The corridor passes the children’s ward. There’s a rain forest mural, a box of well-worn toys. Sylvie walks close to the wall, trailing her finger across the painted animals.
“Adam! Grace!”
Brian is hurrying down the passage toward us. We’d hoped to meet him earlier, but we’re later than we’d planned, as breakfast was slow this morning, with no sign of Brigid.
Brian’s smile lights up his face.
“You’re okay, Grace? You’ve recovered, you and Sylvie?”
“Yes, we’re fine,” I tell him.
“I’ve just been to talk to Gemma,” he says, “to bring her up to date. She’s got a bit of a bruised look, but the
y’re really pleased with her progress.”
I grasp his wrist.
“And you’ve got Marcus? Please, please, tell us you’ve caught him.”
“I’m sorry, Grace.” He screws up his mouth, as though he has a bitter taste. “Marcus seems to have got away. We warned the airports, of course, but we think he’s left the country.”
“No.” I can’t bear the injustice of this.
Sylvie tugs at my hand. “Grace. Can we go now?”
“Very soon, sweetheart. Perhaps you could play for a bit?”
She goes to look in the toy box, but reluctantly.
“So tell us,” I say to Brian. “Tell us what you’ve found out.”
A woman is wheeled toward us on a stretcher. She’s on a drip, and her face is stretched and gray. Brian waits for her to pass. Curiosity gnaws at me.

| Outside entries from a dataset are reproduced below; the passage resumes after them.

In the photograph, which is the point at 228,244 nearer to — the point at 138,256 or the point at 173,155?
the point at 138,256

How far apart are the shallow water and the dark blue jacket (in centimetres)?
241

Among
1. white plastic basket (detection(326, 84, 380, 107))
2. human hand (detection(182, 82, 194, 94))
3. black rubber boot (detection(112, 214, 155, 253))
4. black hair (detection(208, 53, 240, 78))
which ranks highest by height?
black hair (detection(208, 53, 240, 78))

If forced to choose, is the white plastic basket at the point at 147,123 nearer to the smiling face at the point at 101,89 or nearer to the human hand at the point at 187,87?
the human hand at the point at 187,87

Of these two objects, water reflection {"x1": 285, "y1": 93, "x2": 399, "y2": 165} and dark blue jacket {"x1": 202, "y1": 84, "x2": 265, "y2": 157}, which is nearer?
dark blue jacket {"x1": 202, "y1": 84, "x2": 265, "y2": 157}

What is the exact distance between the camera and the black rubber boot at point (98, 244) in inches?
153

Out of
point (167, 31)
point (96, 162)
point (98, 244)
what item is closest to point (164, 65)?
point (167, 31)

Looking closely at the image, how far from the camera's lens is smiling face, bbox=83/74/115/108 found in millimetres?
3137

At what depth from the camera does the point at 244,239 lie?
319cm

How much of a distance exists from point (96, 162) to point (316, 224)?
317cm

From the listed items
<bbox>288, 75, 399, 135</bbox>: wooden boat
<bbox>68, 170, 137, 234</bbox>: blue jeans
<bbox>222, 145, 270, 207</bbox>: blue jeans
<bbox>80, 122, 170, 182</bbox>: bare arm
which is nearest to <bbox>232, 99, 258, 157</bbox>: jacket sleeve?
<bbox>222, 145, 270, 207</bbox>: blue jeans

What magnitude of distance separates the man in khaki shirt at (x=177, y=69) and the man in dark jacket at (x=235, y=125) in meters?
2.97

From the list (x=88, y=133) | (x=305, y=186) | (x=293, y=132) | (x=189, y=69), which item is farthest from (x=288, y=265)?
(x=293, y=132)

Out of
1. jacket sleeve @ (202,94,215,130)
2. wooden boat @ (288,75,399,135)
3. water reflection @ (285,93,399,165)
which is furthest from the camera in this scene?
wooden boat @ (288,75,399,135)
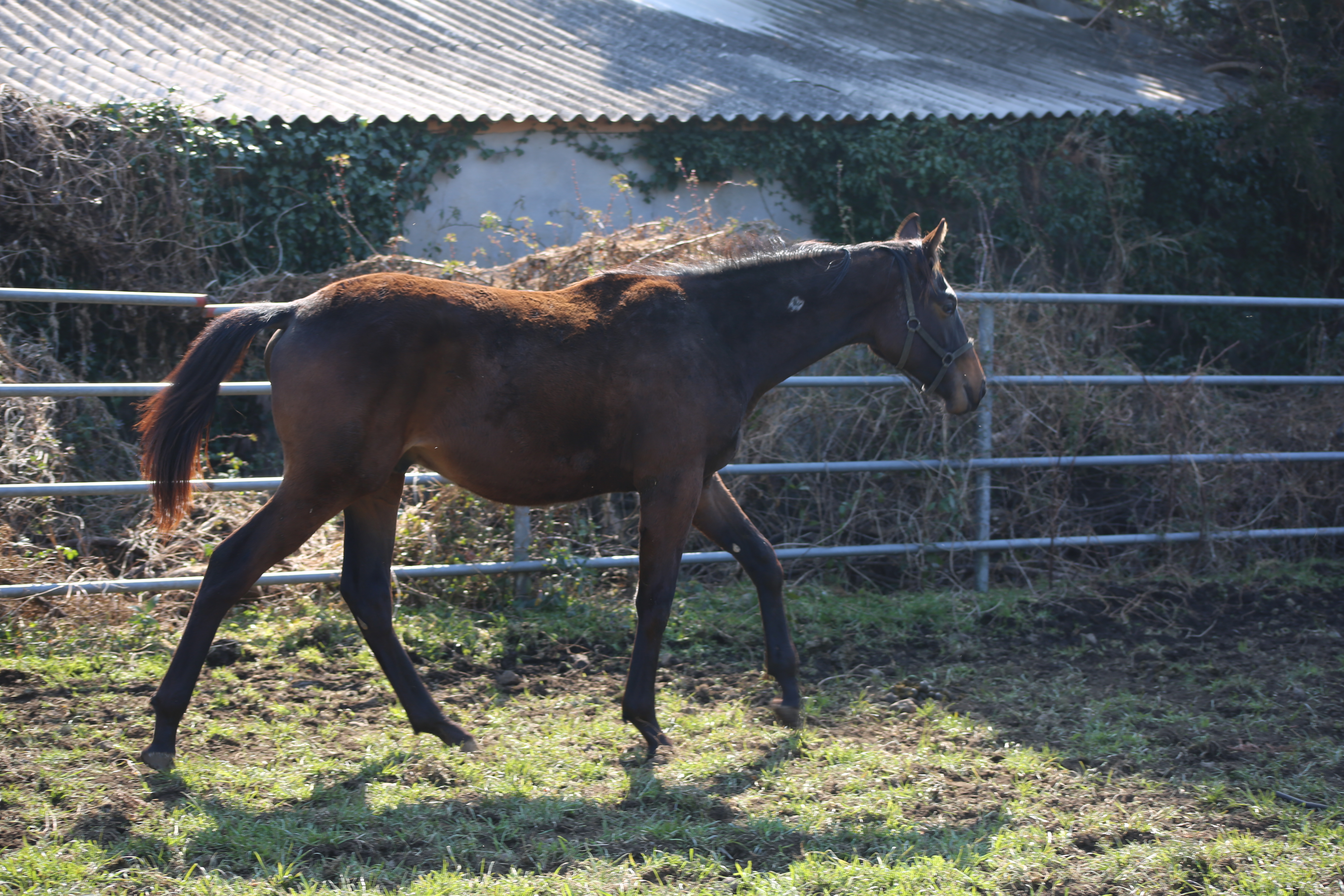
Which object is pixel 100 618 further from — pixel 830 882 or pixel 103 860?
pixel 830 882

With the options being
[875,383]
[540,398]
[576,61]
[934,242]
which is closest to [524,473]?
[540,398]

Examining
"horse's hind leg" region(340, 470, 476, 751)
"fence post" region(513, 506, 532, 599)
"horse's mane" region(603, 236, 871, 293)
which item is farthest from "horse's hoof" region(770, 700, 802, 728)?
"fence post" region(513, 506, 532, 599)

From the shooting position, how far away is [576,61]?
1138 centimetres

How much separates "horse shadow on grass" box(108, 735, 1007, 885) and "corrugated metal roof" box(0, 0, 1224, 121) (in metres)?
7.14

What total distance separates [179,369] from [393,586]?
2.03m

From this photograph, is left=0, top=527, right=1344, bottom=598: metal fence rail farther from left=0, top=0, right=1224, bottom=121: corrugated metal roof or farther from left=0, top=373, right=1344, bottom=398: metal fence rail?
left=0, top=0, right=1224, bottom=121: corrugated metal roof

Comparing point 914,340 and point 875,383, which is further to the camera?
point 875,383

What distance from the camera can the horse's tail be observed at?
3576 mm

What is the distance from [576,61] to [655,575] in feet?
29.4

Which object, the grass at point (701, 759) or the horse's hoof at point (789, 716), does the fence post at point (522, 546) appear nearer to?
the grass at point (701, 759)

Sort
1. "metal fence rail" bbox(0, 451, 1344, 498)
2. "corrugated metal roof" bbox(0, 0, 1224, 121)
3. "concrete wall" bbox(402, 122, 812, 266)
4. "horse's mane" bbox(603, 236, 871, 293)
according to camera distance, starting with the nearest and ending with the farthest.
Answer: "horse's mane" bbox(603, 236, 871, 293)
"metal fence rail" bbox(0, 451, 1344, 498)
"corrugated metal roof" bbox(0, 0, 1224, 121)
"concrete wall" bbox(402, 122, 812, 266)

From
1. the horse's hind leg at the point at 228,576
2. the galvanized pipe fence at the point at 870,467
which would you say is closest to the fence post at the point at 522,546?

Brian turns toward us. “No answers yet,” he tells us. “But we’re working on it. The forensic accountants are coming down from Dublin. They’ll be trying to trace the movement of money between his accounts.”
“Oh,” I say.
It’s not what I was expecting, this talk of banks and accountants.
“We won’t know the full story for quite some time,” says Brian. “But there was plainly a lot that Marcus wanted to hide.”
“How can you tell that?” I ask him.
“He left before he’d destroyed all his paperwork,” Brian tells me. “I guess you interrupted him—he probably thought that someone might come looking for you. We found some documents at the house. There’s a lot of stuff to work through, but we do know already that Marcus has several offshore accounts and there’s far too much money in them.”
I think of Marcus’s perfect manners, his patrician air. It’s still so hard to make sense of.
“It seems likely that the gallery and the shop were just a front—that he used them for money laundering,” says Brian.
I picture the stylish shop with the vanilla scalloped blinds. Nothing is as I’d thought it was.
“Alice was a clever woman. Good with figures,” he says. “Perhaps she’d asked a question that concerned him. Maybe something she said in all innocence. But perhaps he thought that in time she might start to suspect him. That could have been why he killed her.”